I. D. - Entrambi. Parlavo di ambiguità: infatti questi per me sono delle tracce, dei resti, e insieme sono un progetto futuro.
N. G. - Effettivamente questo insieme può essere l’inizio di una costruzione, perché non c’è niente che dia l’idea di una costruzione più dei solidi; nel contempo hanno una magia di reperti. Quindi c’è un legame fra un passato un presente e un futuro, cioè una piena estensione temporale. Bisogna riflettere quando Immacolata dice che è un resto e nel contempo un inizio.
I. D. - Mentre me lo domandavi, pensavo di stare fuori dal tempo proponendo queste forme: fuori dal tempo nel senso che tutto è possibile, il passato o il futuro, e allora forse il tempo non esiste, forse è vero soltanto l’attimo presente, e la scultura può dare proprio questa sensazione di presenza, di immediatezza, senza porsi il problema del prima o del dopo poiché è entrambi e entrambi li annulla nel presente. Del resto anche la fisica quantistica ci sta dicendo che solo il presente esiste, se esiste.
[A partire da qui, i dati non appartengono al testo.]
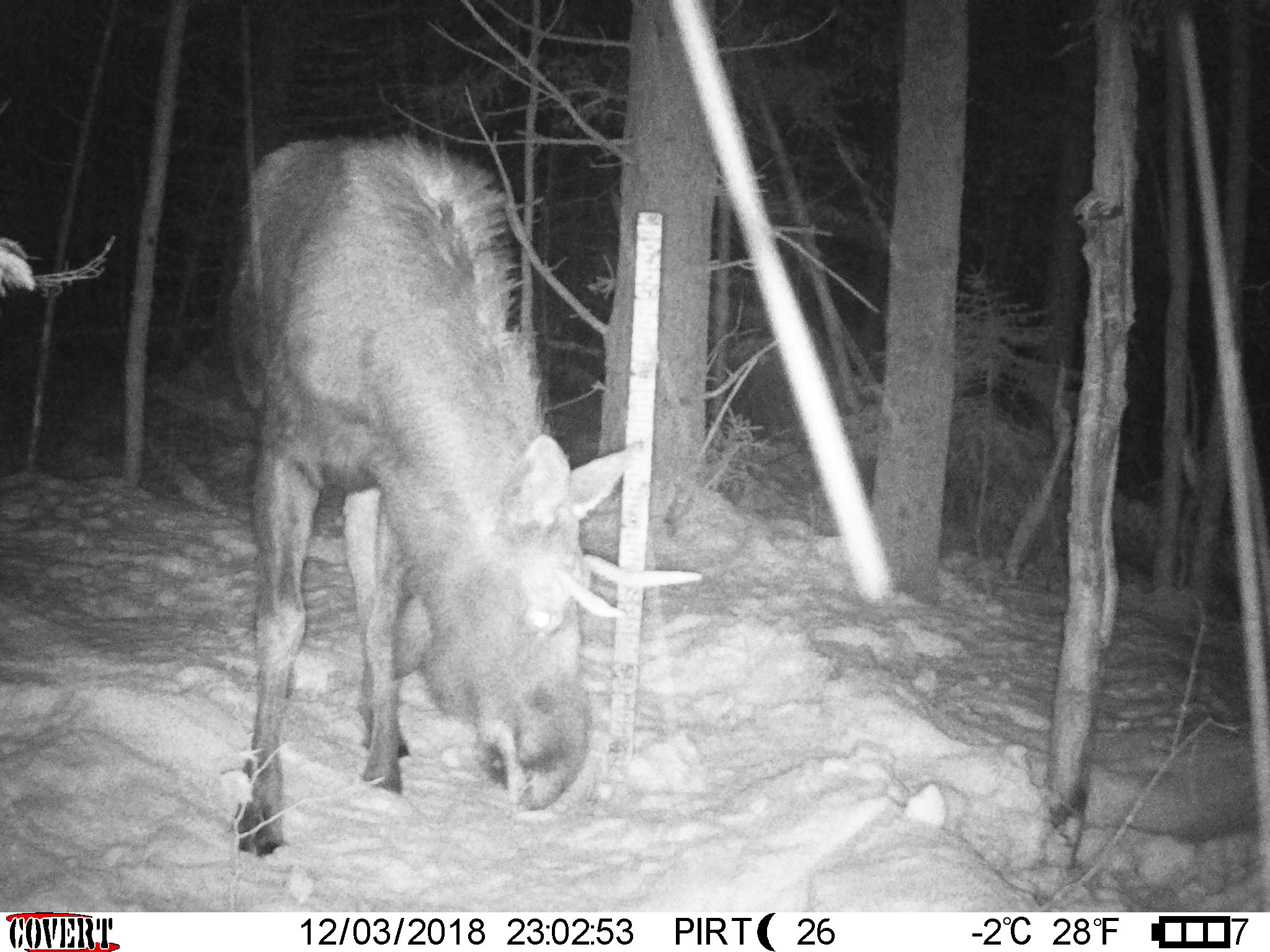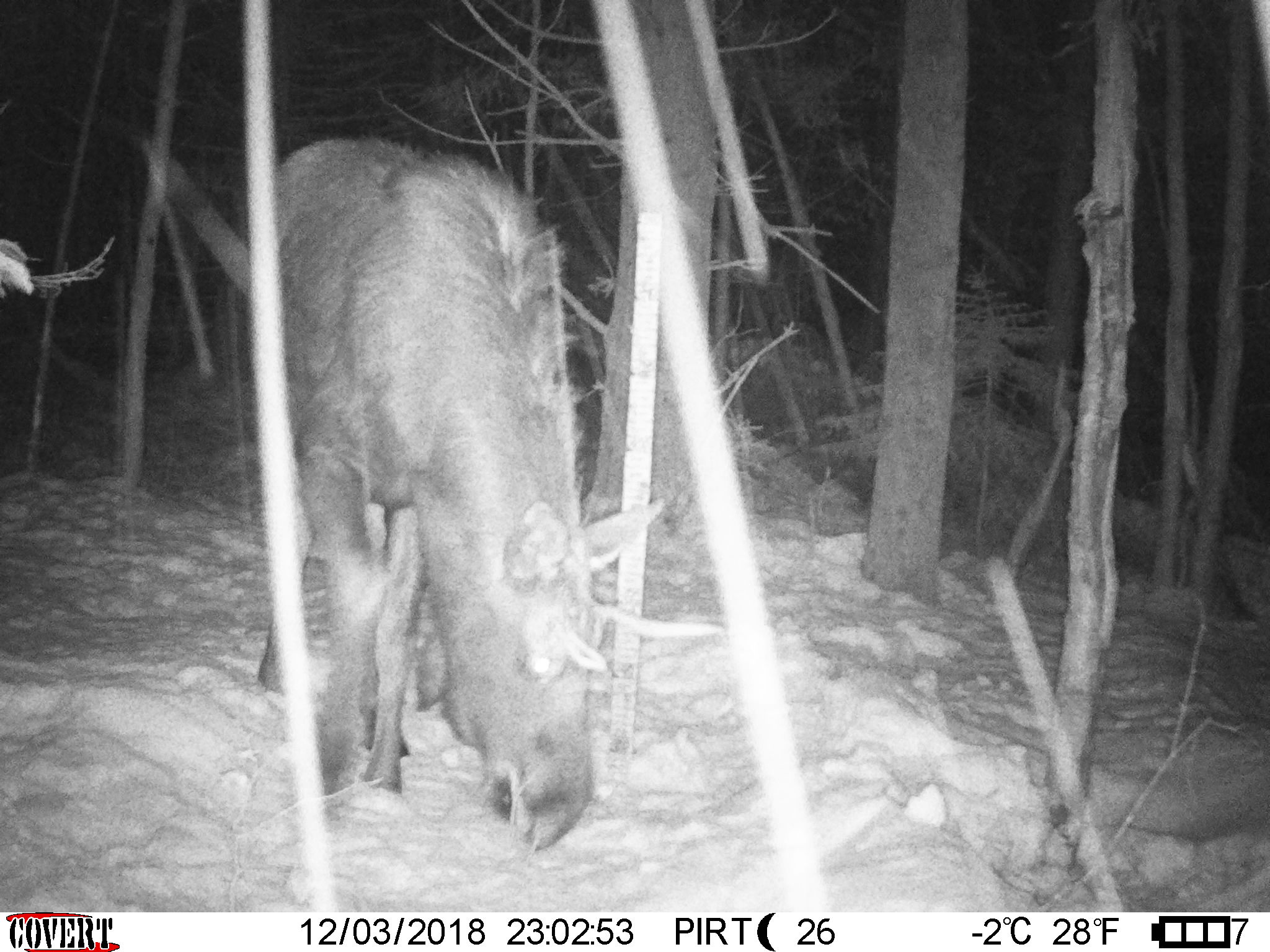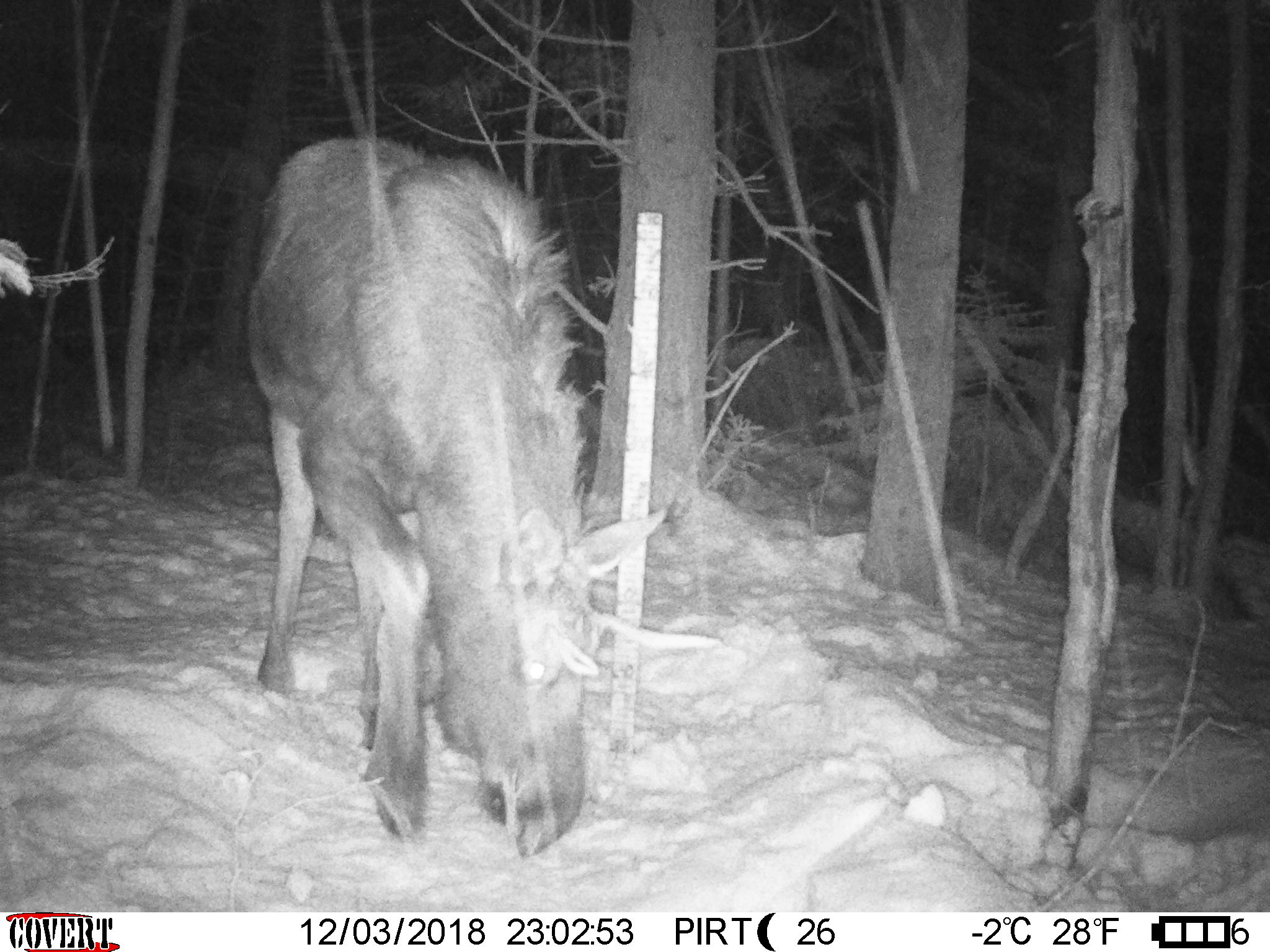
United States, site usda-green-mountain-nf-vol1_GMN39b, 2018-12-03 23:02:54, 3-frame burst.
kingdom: Animalia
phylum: Chordata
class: Mammalia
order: Artiodactyla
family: Cervidae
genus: Alces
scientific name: Alces alces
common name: moose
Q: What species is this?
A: Moose (Alces alces).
N. G. - Sono rimandi di tipo metaforico su cui si potrebbe continuare a parlare all’infinito. Io ho sempre avuto un problema che voglio confessarvi: un problema di tensione all’autonomia degli elementi e poi invece di recupero del significato. Il che in fondo è una prassi mentale anomala. Ad esempio, il modulare utilizzato da Carrino ci dà pochi rimandi di tipo metaforico, anzi c’è addirittura l’annullamento del contenuto metaforico, e quello è il suo bello: interessante è la freddezza dell’operazione, fondata sull’autonomia degli elementi che parlano di per sé e non pensi ad altro. Nel mio caso invece c’è sempre stato questo scatto, nel momento in cui lavoravo, dell’aggregazione. Perché importante è non il singolo elemento, in questo caso di natura geometrica, ma è la sintassi dell’aggregazione dei vari elementi, la loro disposizione. Uno scrittore sa molto bene l’importanza della °scelta dei termini e della posizione in cui vengono messi singolarmente per fare un tutto.
Dunque, c’è sempre questa ambiguità che Immacolata diceva. Infatti io poi inventai il modulo caldo. Nel senso di un modulo che non muore nella sua staticità, in quell’assoluto concettuale, ma che poi invece dà anche qualche rimando metaforico. Però, francamente è un’operazione un po’ spuria. Ma è anche un abbinamento sollecitante. Come tutti gli ossimori, dice Carla e ha ragione.